Delray To Consider Shotspotter Program To Help Curb Gun Violence


Staff report

Delray Beach officials will consider paying for a technological service geared toward identifying where a gun is fired with an overarching goal of preventing gun violence.

ShotSpotter is a service currently utilized by about 100 cities, including West Palm Beach.

During a recent community redevelopment agency meeting, the board heard a presentation on what the technology could do for a 2-mile area in the agency’s district that is responsible for more than half of the city’s gun-related crimes.

ShotSpotter is a network of acoustic sensors that detects gun shots and then alerts the police of where the shot was fired. The service helps improve response times to gunfire incidents and helps police officers locate more evidence like casings and prosecute suspects, according to the company.

“We think it’s a valuable tool for law enforcement,” Police Chief Javaro Sims said.

The sensors sit passively until they are activated by a noise like a gun shot. That noise is then sent to an incident review center where the sound goes through a two-tier process to determine if it’s gunfire. An acoustic specialist will confirm if it’s gunfire and notify police in under one minute. They will also be able to tell how many shooters they think are involved and what kind of weapon may have been fired.

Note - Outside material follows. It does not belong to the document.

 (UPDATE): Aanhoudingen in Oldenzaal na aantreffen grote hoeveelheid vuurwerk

A ShotSpotter representative said it goes from reactive to a proactive way of policing. He also told the board the program picks up gunshots that are not called in and also helps police recover more shell casings, which can help find the criminal.

The pitch to the CRA board was to set up the program and have the agency fund it. But chairwoman and Mayor Shelly Petrolia questioned if the decision should be a policy decision from the commission first.

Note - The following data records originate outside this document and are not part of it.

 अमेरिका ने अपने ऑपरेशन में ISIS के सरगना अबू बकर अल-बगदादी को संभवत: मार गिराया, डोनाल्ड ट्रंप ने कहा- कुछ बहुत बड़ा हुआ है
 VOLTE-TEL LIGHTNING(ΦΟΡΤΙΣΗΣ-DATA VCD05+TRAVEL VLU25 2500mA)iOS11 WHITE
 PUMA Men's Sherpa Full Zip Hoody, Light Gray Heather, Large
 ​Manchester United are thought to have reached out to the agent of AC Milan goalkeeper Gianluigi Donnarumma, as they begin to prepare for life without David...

The city manager and board ultimately agreed to postpone making a decision until the commission discusses the topic. But several board members supported the service.

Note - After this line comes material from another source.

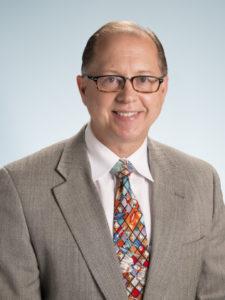 Leonard bartoszewicz, dds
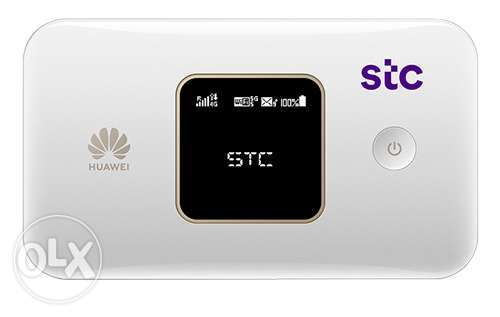 STC Huawei CAT 6 Router Unopened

“Nothing eliminates more than getting rid of crime,” Commissioner Bill Bathurst said.

The agency’s main mission is to eliminate slum and blight.

Mayor Petrolia questioned whether the program will actually decrease the number of guns fired or if it just zeros in on where those shootings are taking place.

Board member Pam Brinson, who lives in the area that would receive the technology, said it is a conversation that needs to be addressed.

She said she has had to call the police from the floor of her home after she heard gunshots in the area.

Between Jan. 1, 2016 and Oct. 12, 2018, a study of the 2 mile area showed that 56 percent of gun-related crimes in the city took place in that area. The two murders that occurred happened in that area as did 68 percent of the shootings, a total of 77 shootings.

The proposed area covers Pompey Park, SD Spady Elementary, Pine Grove Elementary and Village Academy.

“I was overwhelmed when I saw the number of shots,” Commissioner Shirley Johnson said. “I live in the 2 mile district. I am amazed as to how many shots were fired in that vicinity. I am just happy to see something being done by our police department to try to use technology available. I am willing to do this whether it is the city or the CRA. We need to do something to help the police department respond to these situations a little faster and restore the faith that the police department cares about us.”

There is a start-up cost of about $30,000, which includes installation and training. Then, the program is an annual subscription of about $130,000 per year.

It is unclear when the topic will go before commissioners for discussion.